DSI Distinguished Lecture: Han Liu, Princeton University
Hariri Institute for Computing
111 Cummington Mall, Seminar Room
Monday, January 30, 2017
3:00-4:00pm (reception to follow)
Title: Combinatorial Inference
Speaker: Han Liu
Assistant Professor
Dept. of Operations Research & Financial Engineering
Princeton University
Abstract:
We propose a new family of combinatorial inference problems for graphical models. Unlike classical statistical inference where the main interest is point estimation or parameter testing of Euclidean parameters, combinatorial inference aims at testing the global structure of the underlying graph. Examples include testing the graph connectivity, the presence of a cycle of certain size, or the maximum degree of the graph. To begin with, we develop a unified theory for the fundamental limits of a large family of combinatorial inference problems. We propose new structural packing entropies to characterize how the complexity of combinatorial graph structures impacts the corresponding minimax lower bounds. On the other hand, we propose a family of practical structural testing algorithms to match the obtained lower bounds. We use a case study of brain network analysis to illustrate the usefulness of these proposed methods.
Brief Bio:
Han Liu is an Assistant Professor in the Department of Operations Research and Financial Engineering at Princeton University, where he leads the Statistical Machine Learning (SMiLe) Laboratory. He received the joint PhD in Statistics and Machine Learning from the Machine Learning Department at the Carnegie Mellon University (under the co-supervision of Larry Wasserman and John Lafferty). He has broad research interests, ranging from modern data science to artificial general intelligence. Specifically, his theoretical research includes combinatorial inference, statistical optimization, and computational lower bounds. His applied research includes brain science, genomics, and computational finance.
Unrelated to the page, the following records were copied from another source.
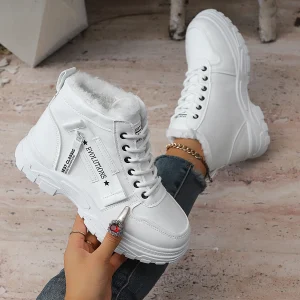 Femmes baskets automne hiver mode baskets imperméable hauteur augmentée bottes de neige chaud haut plate-forme chaussures de sport femmes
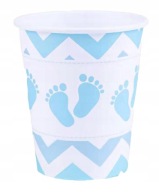 BABY SHOWER papierové poháre poháre 250 ml 6 ks CHLAPEC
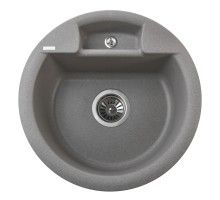 Гранітна мийка Globus Lux GURON сiрий камiнь 480мм-А0005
Han Liu is the recipient of many prestigious research awards including the Tweedie New Researcher Award (from the Institute of Mathematical Statistics), the Noether Young Scholar Award (from the American Statistical Association), the NSF CAREER Award (from the Division of Mathematical Sciences), and the Howard B Wentz Award (from Princeton SEAS), and has received numerous best paper awards including the Best Paper Prize in Continuous Optimization in the 5th ICCOPT and the Best Overall Paper Award honorable mention in the 26th ICML. He was also invited as a keynote speaker in the 2016 INFORMS Optimization Society Conference.
About the DSI Distinguished Lecture Series:
Launched as part of the Data Science Initiative at the Hariri Institute for Computing, the Distinguished Lecture Series brings prominent scholars to Boston University to share their experiences and perspectives on data science as it is manifested through or enabled by their research. Lectures in this series should be of interest to a broad audience as they are meant to promote the exciting advances in the methodologies that enable big-data-driven research in a multitude of disciplines.